Comparing Shapley Values with Data Market Valuation

The Shapley value is an idea from Game theory which attempts to fairly distribute the surplus generated by a coalition of actors. It attempts to fairly estimate the contribution of each player to the coalition and provide a payoff proportion to this contribution. What does this mean mathematically? Let’s suppose that N actors are participating in a system. Suppose in addition that there exists a utility function U: 2^N \to \mathbb{R} that captures the value created by any subset of actors.

Before we go further, let’s pause and quickly talk through the idea of the utility function. We are in essence assuming that there exists some function which is capable of capturing the economic outcomes that result from a subset of the actors working together to solve a game. For the case of data, each actor could be a listing \ell_i, and U(\{\ell_1,\dotsc,\ell_k\}) could be the total economic rewards that a market with these k listings accrues from buyers. Note that in practice, U is often not known. But the use of utility functions is a well established mathematical tool in economics (and AI).

We then define the Shapley value for the i-th actor as follows:

s_i = \sum_{S \subseteq N \setminus \{i\} } \frac{|S|!(N-|S| - 1)!}{N!} \left ( U(S \cup \{i\}) - U(S) \right )

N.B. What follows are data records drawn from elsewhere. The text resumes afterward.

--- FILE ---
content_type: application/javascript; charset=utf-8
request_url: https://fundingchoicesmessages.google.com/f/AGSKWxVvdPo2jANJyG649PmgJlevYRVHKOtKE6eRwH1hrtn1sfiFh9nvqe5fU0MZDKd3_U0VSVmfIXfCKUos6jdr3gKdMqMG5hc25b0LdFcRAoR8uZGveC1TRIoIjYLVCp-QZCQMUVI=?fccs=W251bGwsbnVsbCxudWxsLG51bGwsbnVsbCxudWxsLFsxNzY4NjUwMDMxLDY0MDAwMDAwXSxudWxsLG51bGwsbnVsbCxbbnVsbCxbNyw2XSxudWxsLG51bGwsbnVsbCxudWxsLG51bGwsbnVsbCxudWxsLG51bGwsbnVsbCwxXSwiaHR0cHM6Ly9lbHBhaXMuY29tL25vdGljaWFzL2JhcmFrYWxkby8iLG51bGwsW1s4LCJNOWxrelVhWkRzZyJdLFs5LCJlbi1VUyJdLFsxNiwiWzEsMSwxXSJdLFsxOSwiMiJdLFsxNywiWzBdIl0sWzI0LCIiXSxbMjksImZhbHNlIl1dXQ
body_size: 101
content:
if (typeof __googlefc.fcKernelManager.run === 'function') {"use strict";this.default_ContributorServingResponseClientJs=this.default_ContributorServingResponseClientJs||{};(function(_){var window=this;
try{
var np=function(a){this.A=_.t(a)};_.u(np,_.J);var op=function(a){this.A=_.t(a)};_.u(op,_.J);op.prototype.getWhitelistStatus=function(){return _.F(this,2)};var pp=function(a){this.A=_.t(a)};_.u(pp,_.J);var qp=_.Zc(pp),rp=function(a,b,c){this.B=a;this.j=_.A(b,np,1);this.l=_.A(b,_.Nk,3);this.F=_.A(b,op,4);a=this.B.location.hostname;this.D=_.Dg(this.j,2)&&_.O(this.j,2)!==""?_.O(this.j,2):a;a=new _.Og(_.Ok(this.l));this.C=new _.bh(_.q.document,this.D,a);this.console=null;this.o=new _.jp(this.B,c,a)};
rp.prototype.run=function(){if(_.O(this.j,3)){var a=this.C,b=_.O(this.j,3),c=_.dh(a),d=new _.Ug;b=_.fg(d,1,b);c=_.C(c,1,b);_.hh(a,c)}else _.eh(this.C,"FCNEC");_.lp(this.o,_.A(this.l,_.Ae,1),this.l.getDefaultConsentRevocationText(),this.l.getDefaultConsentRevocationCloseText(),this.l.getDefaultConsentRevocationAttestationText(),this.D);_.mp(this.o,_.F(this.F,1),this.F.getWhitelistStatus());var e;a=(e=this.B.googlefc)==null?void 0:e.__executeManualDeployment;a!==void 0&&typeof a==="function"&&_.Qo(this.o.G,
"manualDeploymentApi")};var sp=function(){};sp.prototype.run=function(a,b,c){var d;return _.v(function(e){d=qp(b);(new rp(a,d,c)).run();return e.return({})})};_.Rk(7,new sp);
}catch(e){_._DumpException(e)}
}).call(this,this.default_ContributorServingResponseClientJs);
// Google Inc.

This definition is hard to parse, so it might be easier to look at the interpretation

s_i = \frac{1}{\text{Number of Players}} \sum_{\text{coalitions excluding i}} \frac{\text{marginal contribution of }i\text{ to coalition}}{\text{Number of coalitions excluding }i\text{ of this size}}

Some recent work has attempted to use the Shapley value to solve the problem of data valuation. In this formulation, the utility function is assumed to be the model accuracy on the held-out test set. The main challenge faced in this context is that computing the Shapley value involves an exponentially large summation if done naively, so clever techniques need to be used to control the computational complexity of the summation. A straightforward approximate computation of the Shapley value would be to use random sampling to pick random terms in the summation out compute an estimate of the true Shapley value. By using some clever algorithmic tricks, the cost of computing the Shapley value for ML applications can be reduced considerably and brought down to a reasonable cost for moderately sized datasets.

One of the key limitations of this line of work however is the assumption that the utility function is test accuracy of a particular model trained on the dataset at hand. Consider the ImageNet dataset. This data has been used for hundreds or thousands of different tasks. Capturing the true utility created by the data is hard to categorize, especially since different data points could have contributed more or less to different downstream tasks. Similarly, for a data market, it isn’t reasonable to assume that the core data will be used for only one downstream ML task. The data from a data market may be used for training many different types of ML models or may feed into the construction of downstream derived datasets. It’s not clear how the true utility function can be meaningfully modeled for a data market. For this reason, we’ve chosen at present to use a simpler scheme based on usage rewards. This scheme is easy to implement within smart contracts, and has the advantage of not assuming a single downstream ML application.

At the same time, there might be clever ways that the true utility function for a data market could be modeled more accurately. If we could construct such approximate utility functions, it might then become interesting to consider alternative valuations based on Shapley values. At present though, this is left for future research.